Other members of the county board joined King in calling for staggering the work schedules of the professional firefighters who supplement the volunteers to eliminate the service's "windows of vulnerability" -- when the paid staff is absent and the volunteer force is thinly staffed.

The most vulnerable periods are from 5 to 7 during morning and evening rush hours. Overman's call came at 6:07 a.m.

Prince William is served by 109 paid, nonadministrative fire and rescue personnel and about 700 volunteers. The 12 fire companies devise their own budgets, which are financed by levies collected by the county.

Historically, Prince William's fire volunteers have been a politically influential group that elected officials are reluctant to criticize.

Many volunteers reacted unfavorably to a proposal Noe made this year that would bring the fire system's finances more tightly under county control. Noe wants to make the fire levies paid by residents, which now vary widely among Prince William's 13 fire districts, uniform throughout the county.

The hybrid nature of Prince William's fire system is particularly evident during emergencies, when the county's paid personnel take their orders from volunteer chiefs.

Noe and other officials praised the volunteer force yesterday as a generally hard-working and dedicated group that has served the county well in years past. Noe said the volunteers will continue to play a principal role, if for no other reason than that the financially strapped county can ill afford the "staggering" cost of a fully professional service.

However, Prince William's speedy growth has imposed new demands on fire service that will inevitably require broader county involvement, officials said. Without clearer accountability, they said, there is no way the system can evolve to meet the needs of a changing community.

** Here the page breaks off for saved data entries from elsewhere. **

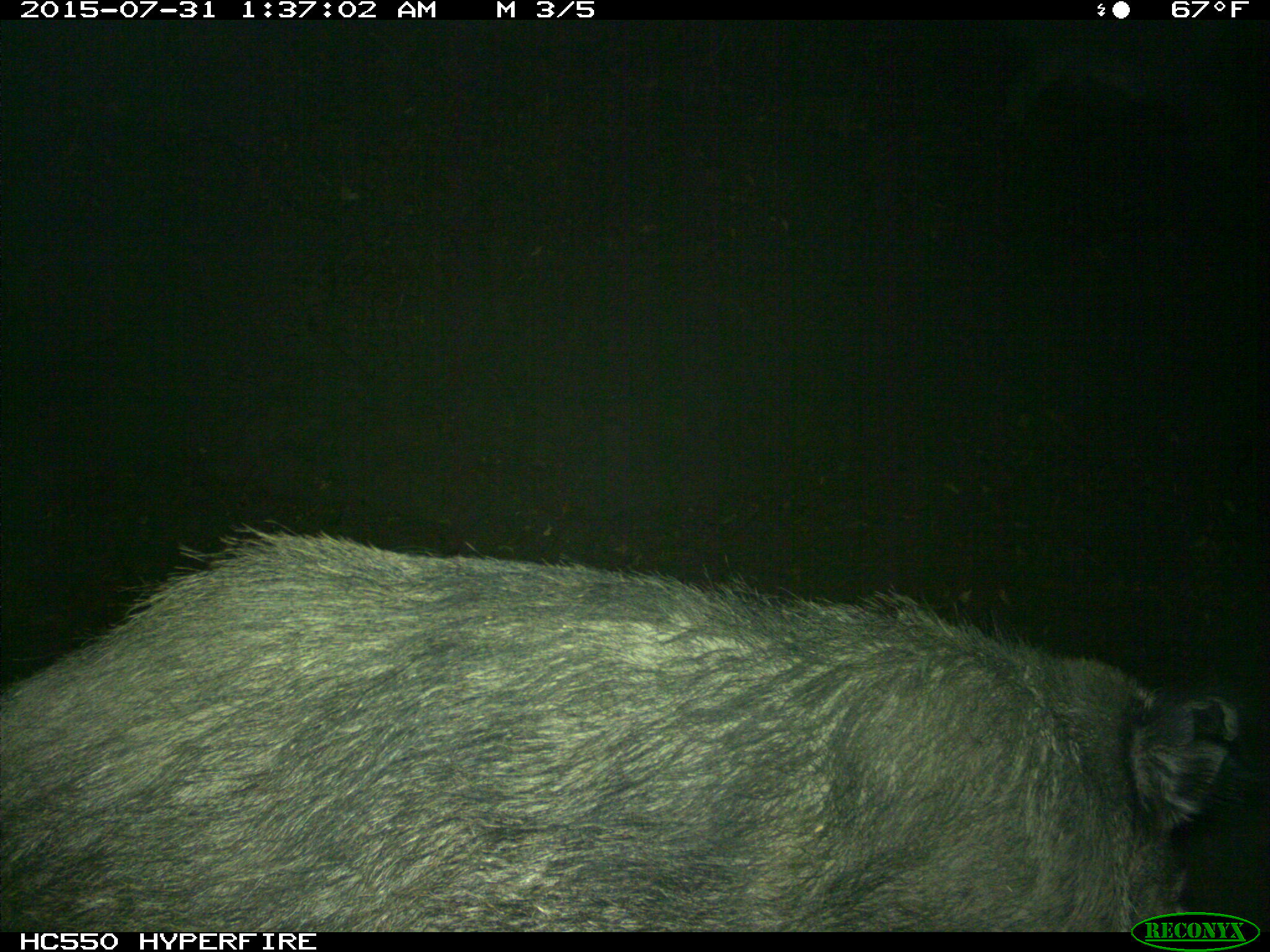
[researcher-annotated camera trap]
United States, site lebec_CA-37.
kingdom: Animalia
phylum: Chordata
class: Mammalia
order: Artiodactyla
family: Suidae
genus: Sus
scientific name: Sus scrofa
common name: wild boar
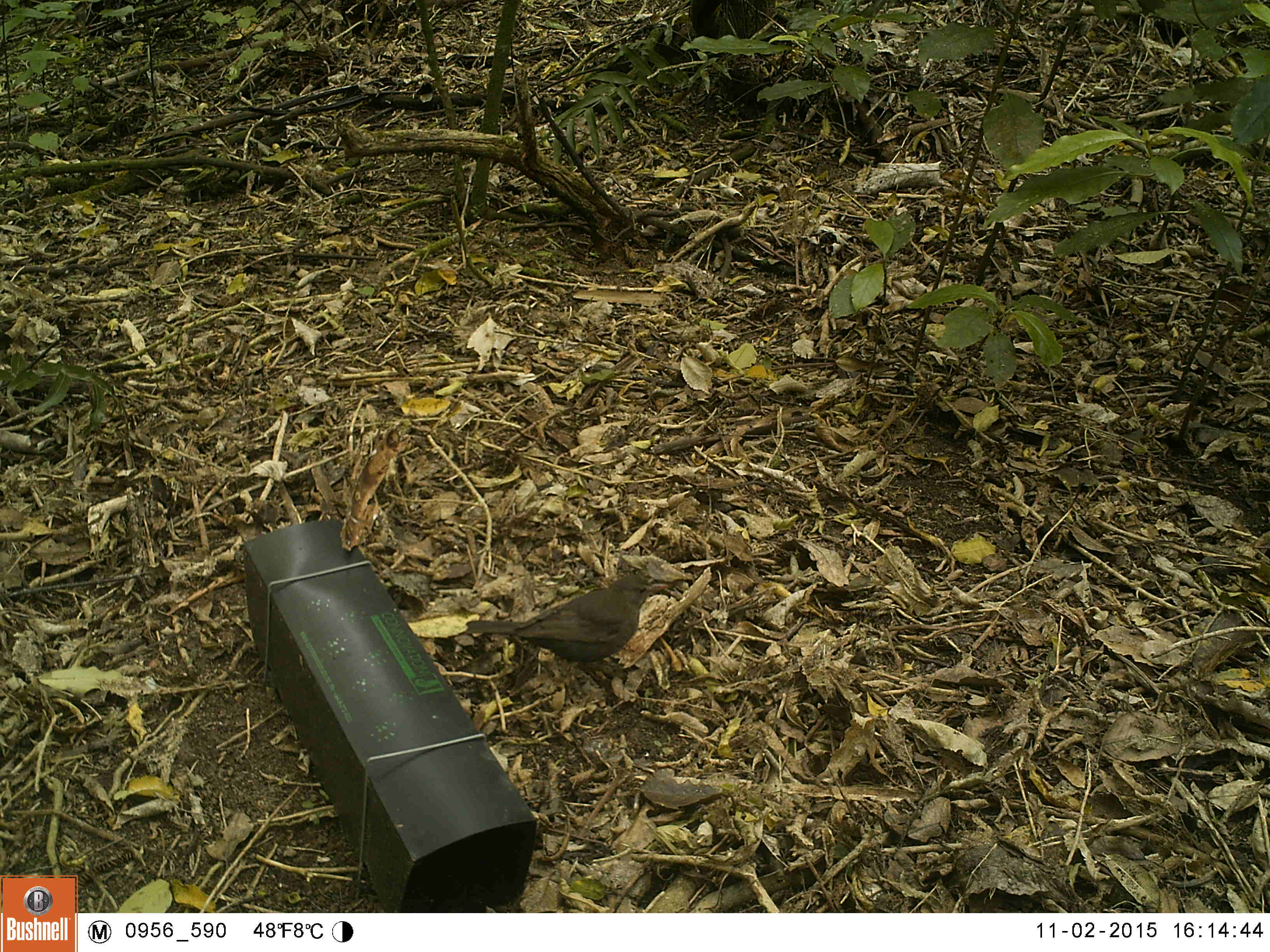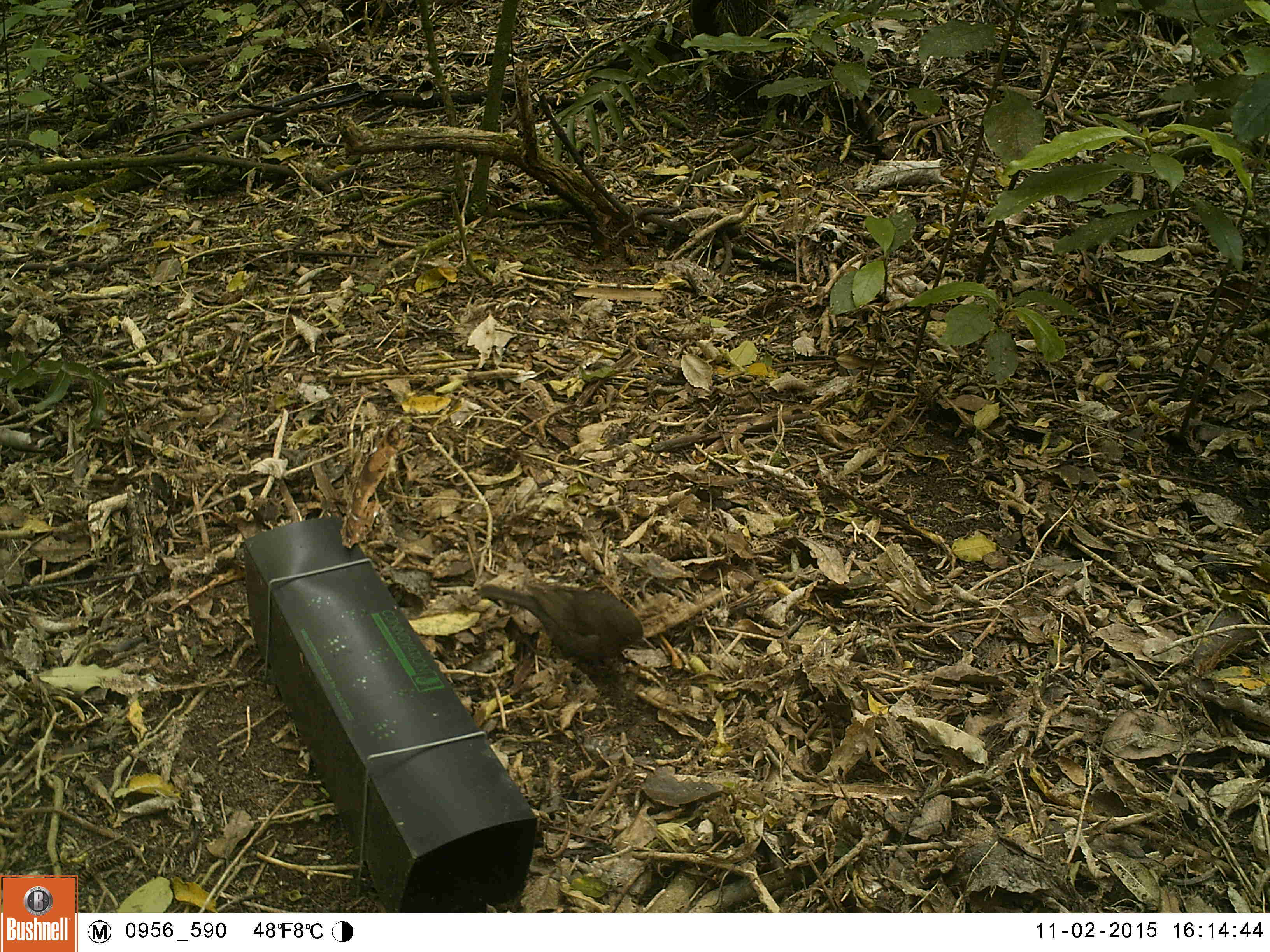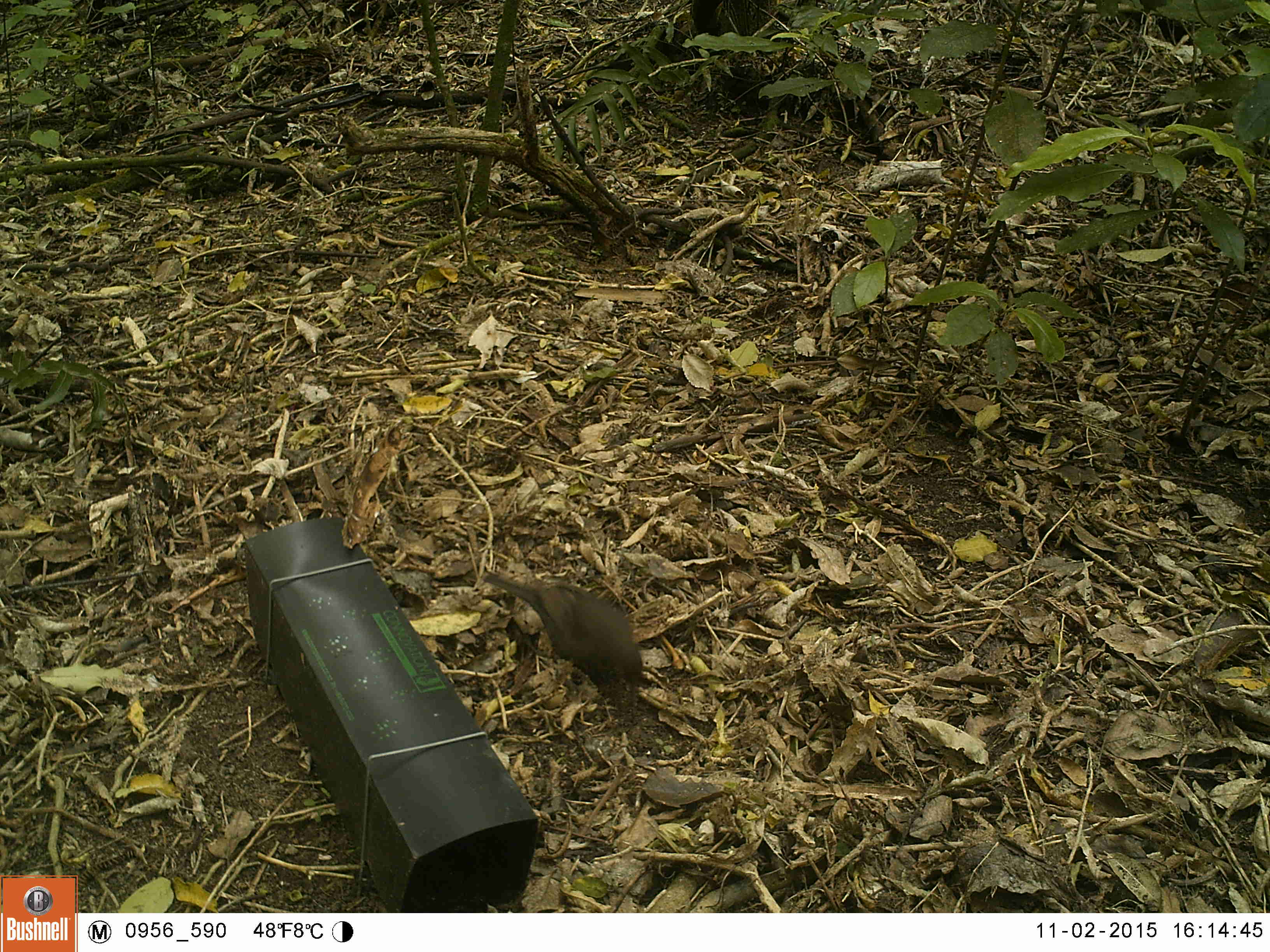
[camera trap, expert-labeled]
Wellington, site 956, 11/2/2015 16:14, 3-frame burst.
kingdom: Animalia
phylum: Chordata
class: Aves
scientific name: Aves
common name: bird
Bird (Aves).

"The demands being made on a thinly manned volunteer system are beginning to break down the system," said King, adding that he believes changes can be implemented while preserving the volunteer character of Prince William's force.

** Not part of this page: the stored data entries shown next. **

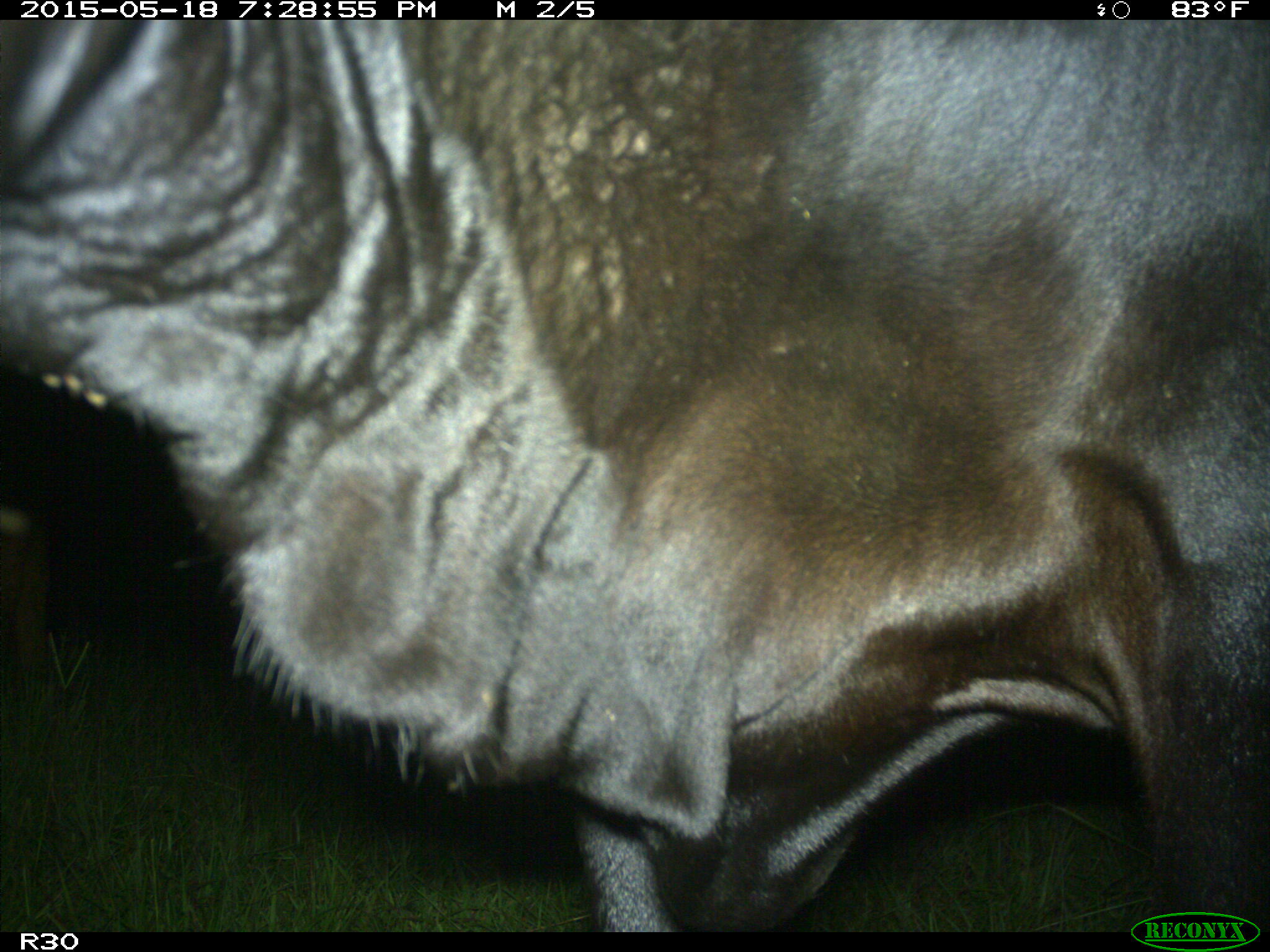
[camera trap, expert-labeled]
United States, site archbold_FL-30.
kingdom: Animalia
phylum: Chordata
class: Mammalia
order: Artiodactyla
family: Bovidae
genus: Bos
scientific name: Bos taurus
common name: domestic cow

"The time has come to do something about" the system's weak links, agreed Supervisor John D. Jenkins (D-Neabsco). "And I think the citizens are willing to pay for it."

Professionals must play a greater role in the fire service, officials said, partly because finding qualified volunteers has become increasingly difficult. Most of Prince William's newer residents have little time or inclination to devote time to fight fires and learn to use increasingly sophisticated life-saving equipment.